Exercise
Copy out the data so that nothing differs from the original.
(Material shown Opens)
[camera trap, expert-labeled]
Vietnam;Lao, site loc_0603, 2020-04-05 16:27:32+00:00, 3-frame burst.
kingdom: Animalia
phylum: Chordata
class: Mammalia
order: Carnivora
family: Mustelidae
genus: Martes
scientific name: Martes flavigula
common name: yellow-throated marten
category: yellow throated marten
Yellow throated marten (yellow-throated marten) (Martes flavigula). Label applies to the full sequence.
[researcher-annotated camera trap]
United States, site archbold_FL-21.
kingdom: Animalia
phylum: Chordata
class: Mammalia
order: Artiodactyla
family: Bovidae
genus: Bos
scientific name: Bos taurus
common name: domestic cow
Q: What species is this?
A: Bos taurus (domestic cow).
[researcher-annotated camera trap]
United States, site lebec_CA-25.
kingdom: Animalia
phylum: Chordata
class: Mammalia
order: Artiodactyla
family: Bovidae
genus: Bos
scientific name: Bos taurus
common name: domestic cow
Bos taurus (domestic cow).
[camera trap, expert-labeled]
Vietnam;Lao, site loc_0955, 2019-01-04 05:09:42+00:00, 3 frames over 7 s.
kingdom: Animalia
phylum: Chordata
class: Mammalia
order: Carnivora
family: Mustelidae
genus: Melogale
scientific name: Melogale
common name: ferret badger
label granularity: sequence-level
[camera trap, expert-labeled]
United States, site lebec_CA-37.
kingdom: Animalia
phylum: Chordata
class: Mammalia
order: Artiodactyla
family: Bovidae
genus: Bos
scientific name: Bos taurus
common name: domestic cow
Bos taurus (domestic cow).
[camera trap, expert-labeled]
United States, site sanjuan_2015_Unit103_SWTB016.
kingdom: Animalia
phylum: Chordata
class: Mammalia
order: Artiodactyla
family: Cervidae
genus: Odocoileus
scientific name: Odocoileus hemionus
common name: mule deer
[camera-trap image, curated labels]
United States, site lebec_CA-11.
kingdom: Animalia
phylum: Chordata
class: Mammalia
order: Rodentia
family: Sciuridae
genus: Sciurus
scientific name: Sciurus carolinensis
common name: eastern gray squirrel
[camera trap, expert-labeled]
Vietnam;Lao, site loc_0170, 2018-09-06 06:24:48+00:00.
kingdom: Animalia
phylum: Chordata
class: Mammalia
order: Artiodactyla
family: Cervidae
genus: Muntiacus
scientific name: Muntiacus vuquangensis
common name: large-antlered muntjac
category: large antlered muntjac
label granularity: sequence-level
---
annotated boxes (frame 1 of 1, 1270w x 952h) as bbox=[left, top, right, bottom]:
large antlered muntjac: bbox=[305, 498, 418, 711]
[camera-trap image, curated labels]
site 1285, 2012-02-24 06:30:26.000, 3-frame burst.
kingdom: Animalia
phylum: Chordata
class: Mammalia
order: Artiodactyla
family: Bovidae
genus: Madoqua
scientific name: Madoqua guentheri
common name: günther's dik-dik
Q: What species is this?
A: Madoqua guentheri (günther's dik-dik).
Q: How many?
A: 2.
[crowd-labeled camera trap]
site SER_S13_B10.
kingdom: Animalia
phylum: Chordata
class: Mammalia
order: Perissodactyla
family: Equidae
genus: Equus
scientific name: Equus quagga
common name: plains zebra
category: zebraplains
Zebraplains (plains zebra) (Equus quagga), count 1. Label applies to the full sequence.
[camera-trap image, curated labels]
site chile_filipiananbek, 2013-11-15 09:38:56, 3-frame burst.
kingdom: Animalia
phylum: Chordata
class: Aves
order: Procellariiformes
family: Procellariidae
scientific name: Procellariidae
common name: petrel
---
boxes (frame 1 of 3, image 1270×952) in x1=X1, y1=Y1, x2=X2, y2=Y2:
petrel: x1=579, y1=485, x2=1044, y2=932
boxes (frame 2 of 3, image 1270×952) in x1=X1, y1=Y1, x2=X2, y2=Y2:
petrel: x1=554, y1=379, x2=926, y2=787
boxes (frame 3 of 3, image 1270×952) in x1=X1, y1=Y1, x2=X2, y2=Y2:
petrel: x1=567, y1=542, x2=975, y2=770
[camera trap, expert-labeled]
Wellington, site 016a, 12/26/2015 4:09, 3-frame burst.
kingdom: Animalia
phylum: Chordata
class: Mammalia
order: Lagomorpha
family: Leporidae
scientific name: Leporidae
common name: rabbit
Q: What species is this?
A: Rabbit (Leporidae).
(Material shown Closes)
Result for this task
[camera trap, expert-labeled]
Vietnam;Lao, site loc_0603, 2020-04-05 16:27:32+00:00, 3-frame burst.
kingdom: Animalia
phylum: Chordata
class: Mammalia
order: Carnivora
family: Mustelidae
genus: Martes
scientific name: Martes flavigula
common name: yellow-throated marten
category: yellow throated marten
Yellow throated marten (yellow-throated marten) (Martes flavigula). Label applies to the full sequence.
[researcher-annotated camera trap]
United States, site archbold_FL-21.
kingdom: Animalia
phylum: Chordata
class: Mammalia
order: Artiodactyla
family: Bovidae
genus: Bos
scientific name: Bos taurus
common name: domestic cow
Q: What species is this?
A: Bos taurus (domestic cow).
[researcher-annotated camera trap]
United States, site lebec_CA-25.
kingdom: Animalia
phylum: Chordata
class: Mammalia
order: Artiodactyla
family: Bovidae
genus: Bos
scientific name: Bos taurus
common name: domestic cow
Bos taurus (domestic cow).
[camera trap, expert-labeled]
Vietnam;Lao, site loc_0955, 2019-01-04 05:09:42+00:00, 3 frames over 7 s.
kingdom: Animalia
phylum: Chordata
class: Mammalia
order: Carnivora
family: Mustelidae
genus: Melogale
scientific name: Melogale
common name: ferret badger
label granularity: sequence-level
[camera trap, expert-labeled]
United States, site lebec_CA-37.
kingdom: Animalia
phylum: Chordata
class: Mammalia
order: Artiodactyla
family: Bovidae
genus: Bos
scientific name: Bos taurus
common name: domestic cow
Bos taurus (domestic cow).
[camera trap, expert-labeled]
United States, site sanjuan_2015_Unit103_SWTB016.
kingdom: Animalia
phylum: Chordata
class: Mammalia
order: Artiodactyla
family: Cervidae
genus: Odocoileus
scientific name: Odocoileus hemionus
common name: mule deer
[camera-trap image, curated labels]
United States, site lebec_CA-11.
kingdom: Animalia
phylum: Chordata
class: Mammalia
order: Rodentia
family: Sciuridae
genus: Sciurus
scientific name: Sciurus carolinensis
common name: eastern gray squirrel
[camera trap, expert-labeled]
Vietnam;Lao, site loc_0170, 2018-09-06 06:24:48+00:00.
kingdom: Animalia
phylum: Chordata
class: Mammalia
order: Artiodactyla
family: Cervidae
genus: Muntiacus
scientific name: Muntiacus vuquangensis
common name: large-antlered muntjac
category: large antlered muntjac
label granularity: sequence-level
---
annotated boxes (frame 1 of 1, 1270w x 952h) as bbox=[left, top, right, bottom]:
large antlered muntjac: bbox=[305, 498, 418, 711]
[camera-trap image, curated labels]
site 1285, 2012-02-24 06:30:26.000, 3-frame burst.
kingdom: Animalia
phylum: Chordata
class: Mammalia
order: Artiodactyla
family: Bovidae
genus: Madoqua
scientific name: Madoqua guentheri
common name: günther's dik-dik
Q: What species is this?
A: Madoqua guentheri (günther's dik-dik).
Q: How many?
A: 2.
[crowd-labeled camera trap]
site SER_S13_B10.
kingdom: Animalia
phylum: Chordata
class: Mammalia
order: Perissodactyla
family: Equidae
genus: Equus
scientific name: Equus quagga
common name: plains zebra
category: zebraplains
Zebraplains (plains zebra) (Equus quagga), count 1. Label applies to the full sequence.
[camera-trap image, curated labels]
site chile_filipiananbek, 2013-11-15 09:38:56, 3-frame burst.
kingdom: Animalia
phylum: Chordata
class: Aves
order: Procellariiformes
family: Procellariidae
scientific name: Procellariidae
common name: petrel
---
boxes (frame 1 of 3, image 1270×952) in x1=X1, y1=Y1, x2=X2, y2=Y2:
petrel: x1=579, y1=485, x2=1044, y2=932
boxes (frame 2 of 3, image 1270×952) in x1=X1, y1=Y1, x2=X2, y2=Y2:
petrel: x1=554, y1=379, x2=926, y2=787
boxes (frame 3 of 3, image 1270×952) in x1=X1, y1=Y1, x2=X2, y2=Y2:
petrel: x1=567, y1=542, x2=975, y2=770
[camera trap, expert-labeled]
Wellington, site 016a, 12/26/2015 4:09, 3-frame burst.
kingdom: Animalia
phylum: Chordata
class: Mammalia
order: Lagomorpha
family: Leporidae
scientific name: Leporidae
common name: rabbit
Q: What species is this?
A: Rabbit (Leporidae).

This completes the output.